Every art form has a notion of a cult work, that is something that is not widely known but develops a following, often amongst the cognoscenti. As I was developing my interest in photography, one of the first cult works recommended to me was a book called The Solitude of Ravens by the Japanese photographer Masahisa Fukase. Around 2008 I snagged one online for thirty bucks or so, just before they went up in price tenfold. Without knowing anything about Fukase, the Ravens series immediately drew me in with its arresting depiction of the forlornness of nature via the birds in the title. I felt their pull anew on my recent visit to Japan – somehow on this trip I kept noticing ravens every day.
Fukase was a highly influential artist, one of the first to pave the way for a generation of Japanese photographers, even though he remains less known outside of Japan than his contemporaries such as Daido Moriyama and Araki, with whom he co-founded one of the first schools of photography in Japan. His own style, known as shi-shashin (“I-photography”) was intensely personal, and his personal life was intense. Mentally unstable, Fukase turned to photography as both a sort of therapy and self-exploration, turning the camera onto himself and his family, especially his romantic partners Yukio Kawakami and Yoko Wanibe, both of whom eventually fled from him.

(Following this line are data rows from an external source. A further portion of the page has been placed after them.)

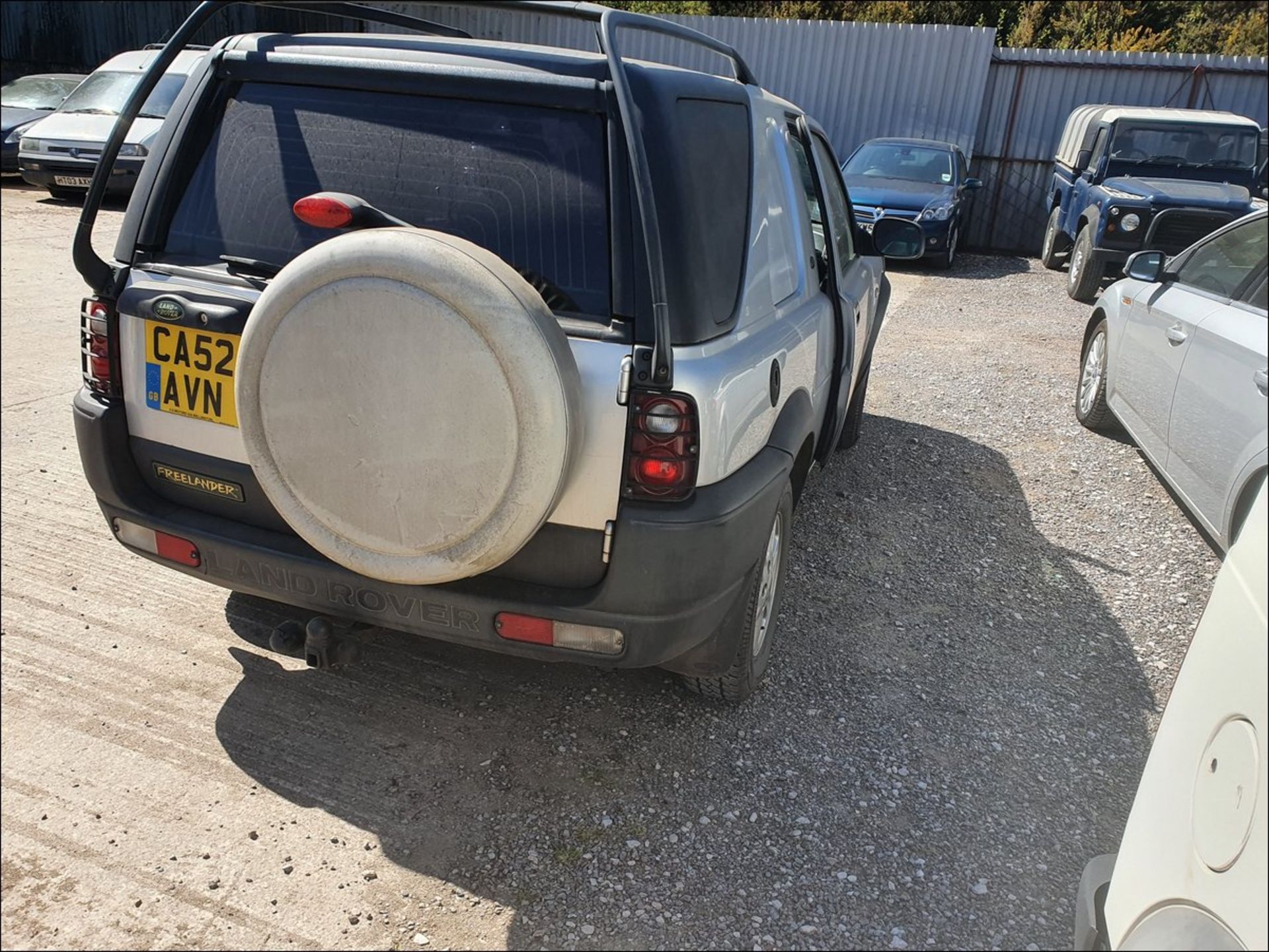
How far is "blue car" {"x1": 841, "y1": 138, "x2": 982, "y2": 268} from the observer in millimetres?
12258

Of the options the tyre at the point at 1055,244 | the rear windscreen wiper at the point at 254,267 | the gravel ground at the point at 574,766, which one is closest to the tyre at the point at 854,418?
the gravel ground at the point at 574,766

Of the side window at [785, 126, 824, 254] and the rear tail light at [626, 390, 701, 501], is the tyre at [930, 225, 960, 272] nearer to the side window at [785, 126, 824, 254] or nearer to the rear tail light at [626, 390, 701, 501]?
the side window at [785, 126, 824, 254]

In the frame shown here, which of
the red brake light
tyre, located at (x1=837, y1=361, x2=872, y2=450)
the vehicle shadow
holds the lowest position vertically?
the vehicle shadow

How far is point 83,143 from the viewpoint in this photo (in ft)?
40.5

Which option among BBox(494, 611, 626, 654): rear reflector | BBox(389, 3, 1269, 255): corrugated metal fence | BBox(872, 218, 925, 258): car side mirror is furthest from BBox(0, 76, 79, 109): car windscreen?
BBox(494, 611, 626, 654): rear reflector

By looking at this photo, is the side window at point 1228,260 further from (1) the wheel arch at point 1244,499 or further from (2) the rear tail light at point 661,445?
(2) the rear tail light at point 661,445

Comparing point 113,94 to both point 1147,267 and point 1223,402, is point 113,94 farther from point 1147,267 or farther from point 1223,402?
point 1223,402

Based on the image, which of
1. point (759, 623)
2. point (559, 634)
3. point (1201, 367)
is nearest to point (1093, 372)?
point (1201, 367)

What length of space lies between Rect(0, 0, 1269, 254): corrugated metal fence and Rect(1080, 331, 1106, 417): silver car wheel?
9879mm

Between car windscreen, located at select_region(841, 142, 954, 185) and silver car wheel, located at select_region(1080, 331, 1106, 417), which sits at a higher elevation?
car windscreen, located at select_region(841, 142, 954, 185)

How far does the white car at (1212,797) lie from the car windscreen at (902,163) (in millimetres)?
12100

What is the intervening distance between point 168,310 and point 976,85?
15.3 m

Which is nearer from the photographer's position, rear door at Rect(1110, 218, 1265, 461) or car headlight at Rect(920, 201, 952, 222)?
rear door at Rect(1110, 218, 1265, 461)

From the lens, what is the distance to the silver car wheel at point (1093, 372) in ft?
20.9
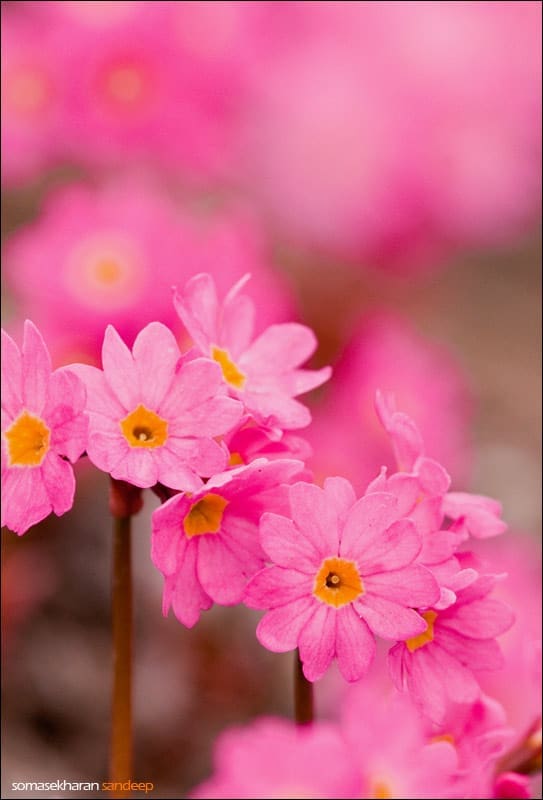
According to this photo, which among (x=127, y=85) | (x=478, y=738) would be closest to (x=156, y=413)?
(x=478, y=738)

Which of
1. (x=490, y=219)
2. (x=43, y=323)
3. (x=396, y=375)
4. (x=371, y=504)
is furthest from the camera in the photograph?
(x=490, y=219)

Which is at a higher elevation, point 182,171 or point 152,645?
point 182,171

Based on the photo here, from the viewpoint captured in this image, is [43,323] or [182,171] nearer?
[43,323]

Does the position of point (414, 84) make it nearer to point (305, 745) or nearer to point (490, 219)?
point (490, 219)

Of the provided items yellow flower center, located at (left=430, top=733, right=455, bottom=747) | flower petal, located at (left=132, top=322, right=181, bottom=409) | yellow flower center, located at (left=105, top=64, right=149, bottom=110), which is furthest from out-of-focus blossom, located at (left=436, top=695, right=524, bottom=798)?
yellow flower center, located at (left=105, top=64, right=149, bottom=110)

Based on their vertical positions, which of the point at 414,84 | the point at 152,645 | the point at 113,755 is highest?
the point at 414,84

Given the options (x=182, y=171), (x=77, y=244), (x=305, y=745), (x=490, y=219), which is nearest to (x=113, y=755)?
(x=305, y=745)

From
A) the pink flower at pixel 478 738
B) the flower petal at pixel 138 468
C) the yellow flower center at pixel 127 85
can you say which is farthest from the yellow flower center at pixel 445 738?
the yellow flower center at pixel 127 85

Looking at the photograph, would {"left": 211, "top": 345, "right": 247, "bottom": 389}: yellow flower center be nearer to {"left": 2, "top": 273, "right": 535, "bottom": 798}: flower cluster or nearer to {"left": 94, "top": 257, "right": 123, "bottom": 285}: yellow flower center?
{"left": 2, "top": 273, "right": 535, "bottom": 798}: flower cluster
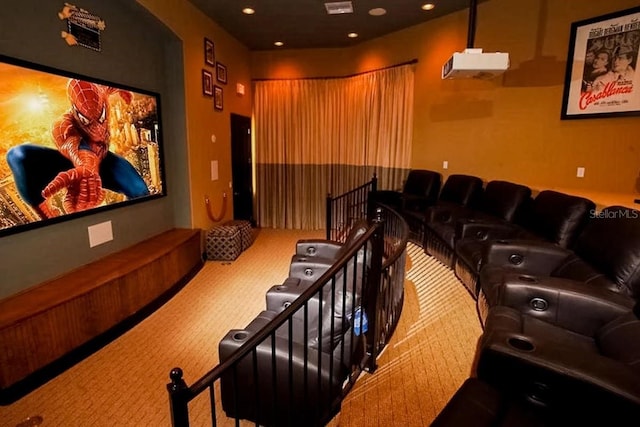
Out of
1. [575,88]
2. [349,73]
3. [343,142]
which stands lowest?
[343,142]

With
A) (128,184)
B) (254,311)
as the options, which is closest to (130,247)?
(128,184)

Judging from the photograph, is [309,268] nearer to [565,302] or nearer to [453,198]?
[565,302]

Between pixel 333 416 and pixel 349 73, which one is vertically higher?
pixel 349 73

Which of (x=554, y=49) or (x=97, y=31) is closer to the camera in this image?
(x=97, y=31)

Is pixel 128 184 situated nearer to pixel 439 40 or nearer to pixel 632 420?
pixel 632 420

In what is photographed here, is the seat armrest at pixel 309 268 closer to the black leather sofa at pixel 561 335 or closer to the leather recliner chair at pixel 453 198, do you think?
the black leather sofa at pixel 561 335

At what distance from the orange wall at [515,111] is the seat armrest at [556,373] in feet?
10.5

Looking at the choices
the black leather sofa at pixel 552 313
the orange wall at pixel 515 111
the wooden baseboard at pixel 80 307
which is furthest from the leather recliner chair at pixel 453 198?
the wooden baseboard at pixel 80 307

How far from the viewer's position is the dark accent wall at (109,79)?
2.54 m

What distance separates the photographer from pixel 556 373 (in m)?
1.33

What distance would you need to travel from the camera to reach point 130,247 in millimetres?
3723

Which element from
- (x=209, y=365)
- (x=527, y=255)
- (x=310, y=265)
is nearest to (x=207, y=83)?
(x=310, y=265)

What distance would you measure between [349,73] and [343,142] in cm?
128

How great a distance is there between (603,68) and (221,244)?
4.93 meters
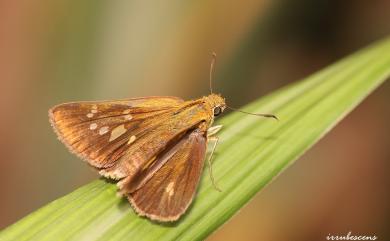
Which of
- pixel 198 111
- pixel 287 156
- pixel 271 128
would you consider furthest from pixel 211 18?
pixel 287 156

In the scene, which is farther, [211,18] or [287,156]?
[211,18]

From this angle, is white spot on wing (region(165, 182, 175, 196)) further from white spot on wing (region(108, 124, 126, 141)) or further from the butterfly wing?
white spot on wing (region(108, 124, 126, 141))

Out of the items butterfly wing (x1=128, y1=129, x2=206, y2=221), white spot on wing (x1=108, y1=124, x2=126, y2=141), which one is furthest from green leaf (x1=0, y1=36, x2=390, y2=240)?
white spot on wing (x1=108, y1=124, x2=126, y2=141)

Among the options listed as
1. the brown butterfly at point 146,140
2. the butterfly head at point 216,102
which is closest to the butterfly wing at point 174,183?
the brown butterfly at point 146,140

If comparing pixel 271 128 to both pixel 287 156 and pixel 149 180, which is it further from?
pixel 149 180

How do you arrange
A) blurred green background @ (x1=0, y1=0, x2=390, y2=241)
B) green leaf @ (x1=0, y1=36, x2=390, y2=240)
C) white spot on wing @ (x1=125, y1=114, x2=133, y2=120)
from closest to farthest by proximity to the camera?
green leaf @ (x1=0, y1=36, x2=390, y2=240), blurred green background @ (x1=0, y1=0, x2=390, y2=241), white spot on wing @ (x1=125, y1=114, x2=133, y2=120)

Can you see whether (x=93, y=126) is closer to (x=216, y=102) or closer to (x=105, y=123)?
(x=105, y=123)

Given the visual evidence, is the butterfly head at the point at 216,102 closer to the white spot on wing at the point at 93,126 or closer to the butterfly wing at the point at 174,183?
the butterfly wing at the point at 174,183
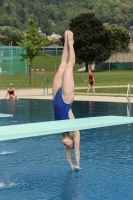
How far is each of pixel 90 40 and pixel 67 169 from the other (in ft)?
253

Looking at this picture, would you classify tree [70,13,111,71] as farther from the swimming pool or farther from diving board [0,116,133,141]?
diving board [0,116,133,141]

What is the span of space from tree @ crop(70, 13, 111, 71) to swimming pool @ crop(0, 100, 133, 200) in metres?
67.6

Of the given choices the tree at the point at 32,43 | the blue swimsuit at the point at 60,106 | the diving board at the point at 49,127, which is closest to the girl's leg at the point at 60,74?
the blue swimsuit at the point at 60,106

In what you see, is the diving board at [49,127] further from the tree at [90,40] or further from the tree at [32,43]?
the tree at [90,40]

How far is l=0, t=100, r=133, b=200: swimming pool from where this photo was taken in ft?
26.9

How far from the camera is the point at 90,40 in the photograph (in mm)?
86312

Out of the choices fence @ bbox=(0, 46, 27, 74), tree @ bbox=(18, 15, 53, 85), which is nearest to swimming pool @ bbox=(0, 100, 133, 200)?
tree @ bbox=(18, 15, 53, 85)

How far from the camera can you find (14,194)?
26.7ft

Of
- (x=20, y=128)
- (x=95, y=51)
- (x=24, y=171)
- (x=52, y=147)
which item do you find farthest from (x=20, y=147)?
(x=95, y=51)

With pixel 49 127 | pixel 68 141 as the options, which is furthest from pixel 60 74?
pixel 49 127

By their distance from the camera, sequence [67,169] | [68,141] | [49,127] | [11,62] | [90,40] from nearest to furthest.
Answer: [49,127] → [68,141] → [67,169] → [11,62] → [90,40]

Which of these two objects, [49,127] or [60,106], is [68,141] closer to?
[60,106]

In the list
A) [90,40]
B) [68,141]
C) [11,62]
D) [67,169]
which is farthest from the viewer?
[90,40]

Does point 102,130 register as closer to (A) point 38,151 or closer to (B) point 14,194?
(A) point 38,151
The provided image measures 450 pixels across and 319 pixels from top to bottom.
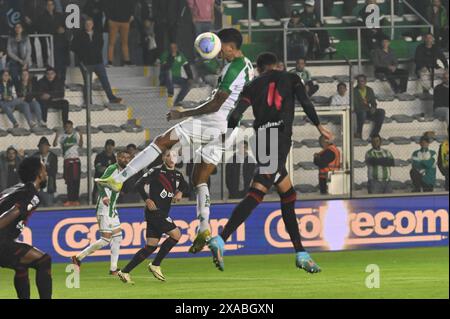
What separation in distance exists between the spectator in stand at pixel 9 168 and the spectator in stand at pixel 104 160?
1.14 meters

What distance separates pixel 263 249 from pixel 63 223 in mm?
3064

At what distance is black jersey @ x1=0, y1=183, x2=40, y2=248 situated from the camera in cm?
1414

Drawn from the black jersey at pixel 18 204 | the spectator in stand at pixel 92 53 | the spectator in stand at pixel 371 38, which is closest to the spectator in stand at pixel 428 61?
the spectator in stand at pixel 371 38

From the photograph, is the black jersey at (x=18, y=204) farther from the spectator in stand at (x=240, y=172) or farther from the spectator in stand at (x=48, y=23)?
the spectator in stand at (x=48, y=23)

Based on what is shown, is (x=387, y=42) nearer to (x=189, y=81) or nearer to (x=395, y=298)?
(x=189, y=81)

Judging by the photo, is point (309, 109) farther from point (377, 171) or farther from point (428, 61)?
point (428, 61)

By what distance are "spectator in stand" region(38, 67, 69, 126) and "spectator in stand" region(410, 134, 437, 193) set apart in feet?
18.5

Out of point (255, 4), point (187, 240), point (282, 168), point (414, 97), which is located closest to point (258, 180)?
point (282, 168)

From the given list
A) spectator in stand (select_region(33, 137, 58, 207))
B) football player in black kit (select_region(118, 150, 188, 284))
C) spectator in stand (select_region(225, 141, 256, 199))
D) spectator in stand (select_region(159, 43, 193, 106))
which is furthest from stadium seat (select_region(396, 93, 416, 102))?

I have never seen Fukase’s photos outside of books, until recently when I visited a retrospective of Fukase’s work at TOP Museum in Tokyo. It’s a comprehensive exhibit that traces the arc of Fukase’s work and his eventual descent that was hastened by a head trauma from a fall.
The photos are arranged by chapters in a chronological order, tracing the arc of Fukase’s troubled life. They show his brilliance at finding the surreal in the mundane, and the mundane in the surreal. Some of the powerful photos are the most intimate, like those of his family seated with their backs to him, except his wife Yoko, who is stripped to the waist, her hair covering her breasts, looking unflinchingly into the camera. The tension is as real as it is matter of fact.
Fukase was also great at catching and enlarging a detail that made some of his photos arresting, like the mouth of a cat, or a claw of a raven. Ravens, the series that drew me in first, remains the most powerful of his work. The solitude, the sense of foreboding, but also of a certain uneasy, solitary peace will either discomfort or comfort you, and may tell you more about yourself than you want to know.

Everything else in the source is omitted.